- **OBJECTIVE A**: Substitute "wooden floor" for "dark hardwood floor" in the rows running from the line with "What is the physical" to the line with "0.73 metres", then output only those rows with nothing else altered.
-- BEGIN DOCUMENT EXTRACT --
KV Cache Explained: How It Drives Inference Memory and Cost
The key-value cache stores attention state during generation and consumes GPU memory that scales with context and concurrency. This guide explains how it works and how to manage its cost.
Ask why a model that fits comfortably in GPU memory still runs out of room under load, and the answer is almost always the key-value cache. The KV cache is the memory a transformer uses to remember its own attention computations while it generates a response. It is invisible in a model size chart, yet it often consumes more memory than the weights once you have many users with long contexts. Understanding how it grows is the difference between guessing at GPU sizing and planning it.
What the KV cache stores
A transformer generates text one token at a time. For each new token, the attention mechanism needs to look back at every previous token in the sequence. Rather than recomputing the key and value vectors for all prior tokens on every step, the model stores them once and reuses them. That stored set of key and value vectors is the KV cache. It is a pure speed optimization: without it, generation would be far slower because each step would redo all the work of the steps before it.
-- END DOCUMENT EXTRACT --
-- BEGIN SOURCE MATERIAL --
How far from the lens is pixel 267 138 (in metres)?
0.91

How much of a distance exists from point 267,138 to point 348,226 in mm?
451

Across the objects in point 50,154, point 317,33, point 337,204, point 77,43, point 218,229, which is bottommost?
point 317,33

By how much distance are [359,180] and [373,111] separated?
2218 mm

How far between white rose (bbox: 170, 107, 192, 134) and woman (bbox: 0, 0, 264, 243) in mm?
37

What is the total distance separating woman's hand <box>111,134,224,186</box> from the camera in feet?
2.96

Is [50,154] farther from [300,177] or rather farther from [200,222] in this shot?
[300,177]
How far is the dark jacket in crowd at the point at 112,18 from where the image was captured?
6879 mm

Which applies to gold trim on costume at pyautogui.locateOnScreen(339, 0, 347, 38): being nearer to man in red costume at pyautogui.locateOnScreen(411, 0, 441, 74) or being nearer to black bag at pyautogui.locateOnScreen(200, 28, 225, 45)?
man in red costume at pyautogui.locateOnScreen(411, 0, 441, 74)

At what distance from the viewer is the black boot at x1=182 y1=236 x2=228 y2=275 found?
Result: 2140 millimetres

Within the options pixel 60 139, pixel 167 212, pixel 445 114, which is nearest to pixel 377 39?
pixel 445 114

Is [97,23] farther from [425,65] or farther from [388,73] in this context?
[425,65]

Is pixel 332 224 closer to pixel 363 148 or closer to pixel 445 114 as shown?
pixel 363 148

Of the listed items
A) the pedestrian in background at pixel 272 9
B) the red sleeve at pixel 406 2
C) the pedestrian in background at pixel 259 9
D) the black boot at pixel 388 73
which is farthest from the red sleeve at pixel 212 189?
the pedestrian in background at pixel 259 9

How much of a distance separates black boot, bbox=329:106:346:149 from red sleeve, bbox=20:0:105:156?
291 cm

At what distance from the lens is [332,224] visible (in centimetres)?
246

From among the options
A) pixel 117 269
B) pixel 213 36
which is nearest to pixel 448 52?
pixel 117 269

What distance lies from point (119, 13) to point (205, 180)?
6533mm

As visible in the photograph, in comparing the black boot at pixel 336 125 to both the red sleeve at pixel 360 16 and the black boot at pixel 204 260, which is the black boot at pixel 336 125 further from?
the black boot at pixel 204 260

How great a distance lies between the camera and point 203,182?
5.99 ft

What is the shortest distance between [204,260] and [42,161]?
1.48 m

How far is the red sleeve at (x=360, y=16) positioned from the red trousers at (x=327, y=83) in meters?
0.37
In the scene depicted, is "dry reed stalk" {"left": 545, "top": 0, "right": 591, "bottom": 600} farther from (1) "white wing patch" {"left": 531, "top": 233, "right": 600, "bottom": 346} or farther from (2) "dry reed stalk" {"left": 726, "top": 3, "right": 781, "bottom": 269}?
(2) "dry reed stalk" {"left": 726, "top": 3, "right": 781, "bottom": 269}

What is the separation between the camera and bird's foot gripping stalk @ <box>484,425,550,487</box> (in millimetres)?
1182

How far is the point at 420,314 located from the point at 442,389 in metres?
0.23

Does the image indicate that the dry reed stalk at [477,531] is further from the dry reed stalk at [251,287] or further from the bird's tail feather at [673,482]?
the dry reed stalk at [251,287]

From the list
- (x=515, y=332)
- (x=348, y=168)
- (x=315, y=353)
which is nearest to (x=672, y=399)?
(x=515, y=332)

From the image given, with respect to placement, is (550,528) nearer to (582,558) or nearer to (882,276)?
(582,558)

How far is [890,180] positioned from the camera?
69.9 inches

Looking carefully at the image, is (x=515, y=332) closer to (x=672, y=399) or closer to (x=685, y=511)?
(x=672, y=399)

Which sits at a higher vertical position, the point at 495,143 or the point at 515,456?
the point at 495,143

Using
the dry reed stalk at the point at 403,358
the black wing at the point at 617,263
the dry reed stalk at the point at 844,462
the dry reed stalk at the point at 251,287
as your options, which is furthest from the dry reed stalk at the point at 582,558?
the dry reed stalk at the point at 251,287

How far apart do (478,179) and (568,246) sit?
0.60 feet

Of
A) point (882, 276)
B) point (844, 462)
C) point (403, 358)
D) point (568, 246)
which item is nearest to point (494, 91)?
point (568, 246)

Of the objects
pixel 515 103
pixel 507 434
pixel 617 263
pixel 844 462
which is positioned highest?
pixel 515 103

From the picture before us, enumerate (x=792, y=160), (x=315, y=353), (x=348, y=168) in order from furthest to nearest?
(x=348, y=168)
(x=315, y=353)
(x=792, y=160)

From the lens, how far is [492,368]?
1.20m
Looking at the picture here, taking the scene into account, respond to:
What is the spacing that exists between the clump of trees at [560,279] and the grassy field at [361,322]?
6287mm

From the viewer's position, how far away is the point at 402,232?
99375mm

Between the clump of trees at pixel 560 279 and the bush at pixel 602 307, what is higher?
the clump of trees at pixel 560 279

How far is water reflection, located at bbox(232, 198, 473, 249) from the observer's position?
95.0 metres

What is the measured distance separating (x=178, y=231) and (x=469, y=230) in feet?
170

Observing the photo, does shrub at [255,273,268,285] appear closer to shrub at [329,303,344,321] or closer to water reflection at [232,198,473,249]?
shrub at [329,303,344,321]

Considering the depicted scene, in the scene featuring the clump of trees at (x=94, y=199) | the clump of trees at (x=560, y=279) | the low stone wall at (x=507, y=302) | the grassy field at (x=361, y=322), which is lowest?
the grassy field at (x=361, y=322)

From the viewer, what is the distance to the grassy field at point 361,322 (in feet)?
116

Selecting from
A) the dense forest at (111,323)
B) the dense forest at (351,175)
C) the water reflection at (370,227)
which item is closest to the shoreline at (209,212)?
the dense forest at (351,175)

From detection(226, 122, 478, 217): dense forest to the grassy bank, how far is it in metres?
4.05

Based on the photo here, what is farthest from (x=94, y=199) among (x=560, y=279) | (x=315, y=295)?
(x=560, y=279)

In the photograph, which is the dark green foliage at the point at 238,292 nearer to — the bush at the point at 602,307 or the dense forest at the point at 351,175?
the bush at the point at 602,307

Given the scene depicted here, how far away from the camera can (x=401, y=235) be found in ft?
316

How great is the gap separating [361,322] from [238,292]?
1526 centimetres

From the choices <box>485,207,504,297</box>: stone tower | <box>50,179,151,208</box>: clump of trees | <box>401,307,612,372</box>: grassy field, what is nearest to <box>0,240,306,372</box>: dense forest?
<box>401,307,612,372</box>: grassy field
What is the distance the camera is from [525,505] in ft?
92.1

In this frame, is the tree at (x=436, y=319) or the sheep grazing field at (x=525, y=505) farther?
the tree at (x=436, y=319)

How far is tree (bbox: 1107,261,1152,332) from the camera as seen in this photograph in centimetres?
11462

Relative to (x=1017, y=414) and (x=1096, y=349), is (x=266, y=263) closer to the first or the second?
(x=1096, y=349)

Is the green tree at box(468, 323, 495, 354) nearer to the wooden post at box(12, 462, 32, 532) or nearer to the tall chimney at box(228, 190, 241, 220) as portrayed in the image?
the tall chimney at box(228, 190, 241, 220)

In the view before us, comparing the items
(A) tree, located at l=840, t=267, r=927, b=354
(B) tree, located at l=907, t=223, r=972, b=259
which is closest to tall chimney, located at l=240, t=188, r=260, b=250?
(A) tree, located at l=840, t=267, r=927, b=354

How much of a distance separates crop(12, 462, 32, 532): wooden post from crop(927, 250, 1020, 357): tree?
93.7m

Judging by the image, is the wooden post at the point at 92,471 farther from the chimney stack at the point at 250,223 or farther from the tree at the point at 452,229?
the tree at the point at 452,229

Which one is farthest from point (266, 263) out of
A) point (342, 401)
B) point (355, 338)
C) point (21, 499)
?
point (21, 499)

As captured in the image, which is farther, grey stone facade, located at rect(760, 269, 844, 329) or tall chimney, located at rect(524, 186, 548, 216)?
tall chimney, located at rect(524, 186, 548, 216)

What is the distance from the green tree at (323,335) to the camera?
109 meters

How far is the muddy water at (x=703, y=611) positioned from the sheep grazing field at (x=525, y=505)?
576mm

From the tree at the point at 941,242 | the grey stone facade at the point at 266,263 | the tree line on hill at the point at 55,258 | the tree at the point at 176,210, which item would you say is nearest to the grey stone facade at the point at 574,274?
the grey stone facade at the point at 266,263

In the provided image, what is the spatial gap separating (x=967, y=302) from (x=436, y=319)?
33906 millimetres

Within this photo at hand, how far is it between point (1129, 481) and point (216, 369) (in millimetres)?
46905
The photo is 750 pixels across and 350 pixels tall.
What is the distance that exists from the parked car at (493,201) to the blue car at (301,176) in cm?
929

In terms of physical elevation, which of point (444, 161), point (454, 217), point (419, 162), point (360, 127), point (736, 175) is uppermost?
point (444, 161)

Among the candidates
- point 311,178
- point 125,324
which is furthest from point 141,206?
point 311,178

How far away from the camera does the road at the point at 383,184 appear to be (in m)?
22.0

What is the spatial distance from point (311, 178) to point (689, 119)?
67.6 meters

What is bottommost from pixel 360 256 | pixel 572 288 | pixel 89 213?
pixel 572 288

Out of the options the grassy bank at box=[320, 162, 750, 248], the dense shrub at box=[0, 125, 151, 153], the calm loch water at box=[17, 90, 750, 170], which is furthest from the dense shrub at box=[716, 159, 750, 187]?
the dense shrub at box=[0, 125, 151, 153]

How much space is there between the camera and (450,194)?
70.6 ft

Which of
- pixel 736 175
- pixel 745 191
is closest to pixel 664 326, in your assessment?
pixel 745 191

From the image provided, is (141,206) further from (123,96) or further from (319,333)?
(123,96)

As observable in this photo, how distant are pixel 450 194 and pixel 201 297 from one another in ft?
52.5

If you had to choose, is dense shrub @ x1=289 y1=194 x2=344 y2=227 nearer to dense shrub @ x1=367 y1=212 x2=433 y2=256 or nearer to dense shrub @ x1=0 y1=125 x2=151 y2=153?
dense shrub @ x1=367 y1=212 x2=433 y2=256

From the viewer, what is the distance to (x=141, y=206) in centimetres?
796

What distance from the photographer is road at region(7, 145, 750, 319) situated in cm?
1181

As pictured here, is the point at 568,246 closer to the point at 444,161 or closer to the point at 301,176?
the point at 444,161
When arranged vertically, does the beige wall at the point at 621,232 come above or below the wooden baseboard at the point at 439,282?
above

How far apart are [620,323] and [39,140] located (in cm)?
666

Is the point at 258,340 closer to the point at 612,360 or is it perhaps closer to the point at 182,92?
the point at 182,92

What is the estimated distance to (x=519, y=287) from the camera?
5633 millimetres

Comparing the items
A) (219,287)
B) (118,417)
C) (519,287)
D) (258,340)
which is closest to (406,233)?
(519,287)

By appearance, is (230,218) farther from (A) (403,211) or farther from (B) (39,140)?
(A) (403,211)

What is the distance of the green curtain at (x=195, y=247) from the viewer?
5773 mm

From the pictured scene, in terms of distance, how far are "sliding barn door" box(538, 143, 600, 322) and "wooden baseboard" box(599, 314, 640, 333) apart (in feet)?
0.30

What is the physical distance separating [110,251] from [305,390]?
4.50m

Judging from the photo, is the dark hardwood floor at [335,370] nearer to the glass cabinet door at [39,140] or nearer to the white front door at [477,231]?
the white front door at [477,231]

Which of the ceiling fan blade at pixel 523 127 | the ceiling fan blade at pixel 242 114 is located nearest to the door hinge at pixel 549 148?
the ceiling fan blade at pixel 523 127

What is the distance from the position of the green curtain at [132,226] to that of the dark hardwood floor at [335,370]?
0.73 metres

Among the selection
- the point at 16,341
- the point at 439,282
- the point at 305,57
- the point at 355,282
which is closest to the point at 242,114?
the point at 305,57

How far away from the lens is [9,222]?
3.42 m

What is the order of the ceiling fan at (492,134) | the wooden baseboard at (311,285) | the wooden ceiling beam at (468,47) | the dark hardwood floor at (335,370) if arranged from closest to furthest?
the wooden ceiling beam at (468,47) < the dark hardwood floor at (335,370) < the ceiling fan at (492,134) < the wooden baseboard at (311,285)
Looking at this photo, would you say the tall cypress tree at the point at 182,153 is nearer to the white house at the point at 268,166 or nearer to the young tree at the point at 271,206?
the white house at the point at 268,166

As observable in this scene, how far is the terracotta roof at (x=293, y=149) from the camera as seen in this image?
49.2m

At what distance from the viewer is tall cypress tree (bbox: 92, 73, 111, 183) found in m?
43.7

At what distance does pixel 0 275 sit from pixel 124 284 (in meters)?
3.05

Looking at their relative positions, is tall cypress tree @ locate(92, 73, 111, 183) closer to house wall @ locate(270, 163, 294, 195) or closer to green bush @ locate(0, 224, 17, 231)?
-- END SOURCE MATERIAL --
- **OBJECTIVE B**: Condense the paragraph of the KV cache guide that begins "A transformer generates text one token at a time" into a short bulleted list that keeps its main facts.

- **FULL ANSWER A**:
What is the physical distance separating [110,251] from [305,390]?
4.50m

Judging from the photo, is the wooden floor at [335,370] nearer to the glass cabinet door at [39,140] or nearer to the white front door at [477,231]?
the white front door at [477,231]

Which of the ceiling fan blade at pixel 523 127 | the ceiling fan blade at pixel 242 114 is located nearest to the door hinge at pixel 549 148?
the ceiling fan blade at pixel 523 127

What is the distance from the position of the green curtain at [132,226] to that of the wooden floor at [335,370]?
0.73 metres

- **FULL ANSWER B**:
- A transformer generates text one token at a time.
- For each new token, attention must look back at every previous token in the sequence.
- Instead of recomputing key and value vectors for all prior tokens at each step, the model stores them once and reuses them; this stored set is the KV cache.
- The cache is purely a speed optimization. Without it, each step would redo the work of all earlier steps, making generation far slower.